I’m guessing that both of these themes are important to you, too. On one hand, Han dealing with being a father, and on the other hand, you explore the broader social or political issues of the galaxy. I assume these are all personal to you?
Well, I’m not a father. I do have an amazing niece and nephew — whose toys I have stepped on in the middle of the night — that I adore. But I thought it was just a really important question to get into the daily life, the really basic detailed drudgery of what it’s like for Han Solo. The hero of the galaxy, this guy who’s known and beloved both within the galaxy. He’s a legend, and it’s very hard to write people that are so gigantic and legendary. I grew up, since I was 3 years old, knowing who Han Solo was and thinking, “He’s the coolest person in the world.” How do you write that and make them feel human?
To me, the answer to that question is, “Put a 2-year-old in their arms, and maybe have that 2-year-old kick them in the face when they’re trying to sleep.” [Laughs] The very real, basic thing of having a toddler running around, and how annoying it is, and how wonderful it is at the same time. And there’s a galactic incident unfolding. All these things are happening at the same time, which is its own form of crisis and drama and everything else. As long as there’s also some good space shoot-outs and other cool stuff happening, that has a place in Star Wars.
The contrast between these guys is striking. You have a scene where Han is on a prison moon trying to escape literal monsters, and Lando is back on the ship with Kaasha. … I guess, is “girlfriend” the right word?
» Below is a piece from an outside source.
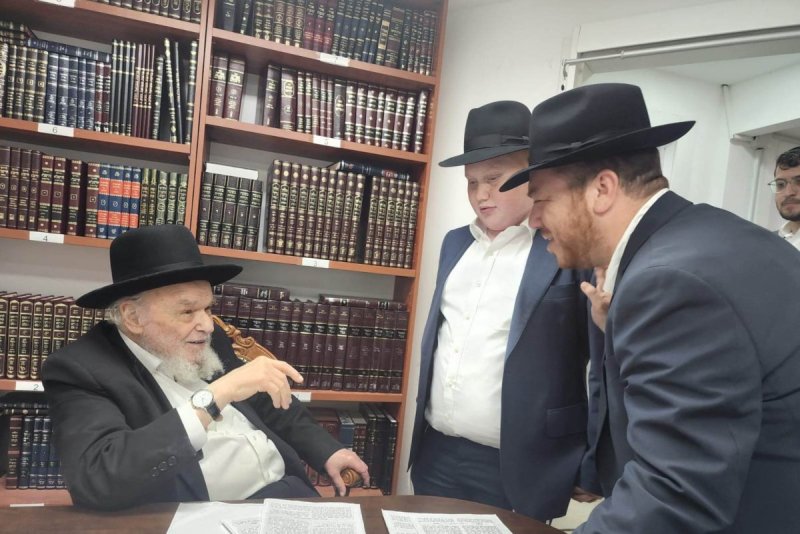 אלחנן קוטלר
[Laughs] I think it’s safe to say it’s complicated.
Right. They have some intimacy there. And he reaches to touch her … what are they called?
Yeah, the lekku. The long, sort of organic tubes that come out of her head, and she kind of scares him off. “You don’t touch those unless …”
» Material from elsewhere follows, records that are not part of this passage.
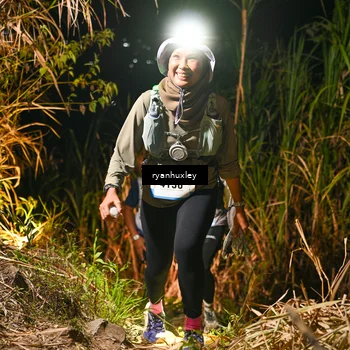 Runner Photo 5228970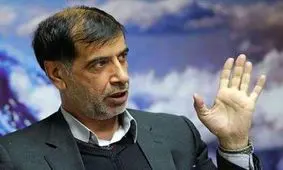 باهنر:اگر سران اصلاحات بیانیه های آقای کروبی را نقد و تقبیح می کردند مشکل حصر حل می شد/مصلحت نیست حصر شکسته شود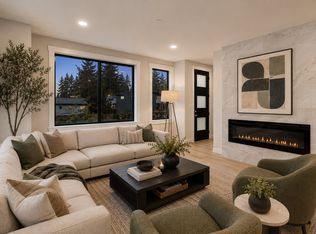 19618 Filbert Dr #3, Bothell, WA 98012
Right, exactly. She’s like, “I’ve literally cut off men’s hands for those without permission. You better make the next move very, very carefully.” Yeah. I do know that does add yet another question within the book, one of those deeper down questions, which is really about love, right?
Both men are trying to negotiate what love looks like in a way that lasts. Han from the perspective of someone who’s in a marriage that he jumped into very quickly, in the middle of a war, literally. And now having to settle down when he knows he has a rambling heart.
Then Lando …
Lando wanted that, very badly, and not knowing what that means for him after finding someone who challenged him enough that he feels like he could actually settle with it.
That’s the personal side; tell me about the political side, and imbuing this story with a sense that we go through life, and we have our own identities, but we’re constantly interacting with people who are from other backgrounds. In the galaxy, man, I don’t know if it’s more complicated than it is here on our own planet, but you’ve got so many variations of creature and culture. It seems like a natural for this kind of storytelling.
Touching on what you mentioned earlier, it’s this idea that with fantasy and science-fiction we have an opportunity to talk about the real world on a very multilayered and nuanced way that, far from getting in the way of the fantasy, actually enhances it deeply. These stories are like having a complex conversation about power as it functions in that world, and that echoes what happens in this world, makes the story better. So whether that means dealing with the power of the Galactic Empire, or the power of being a father and what that involves. That’s when stories get good, when we really dig into those questions and explore them.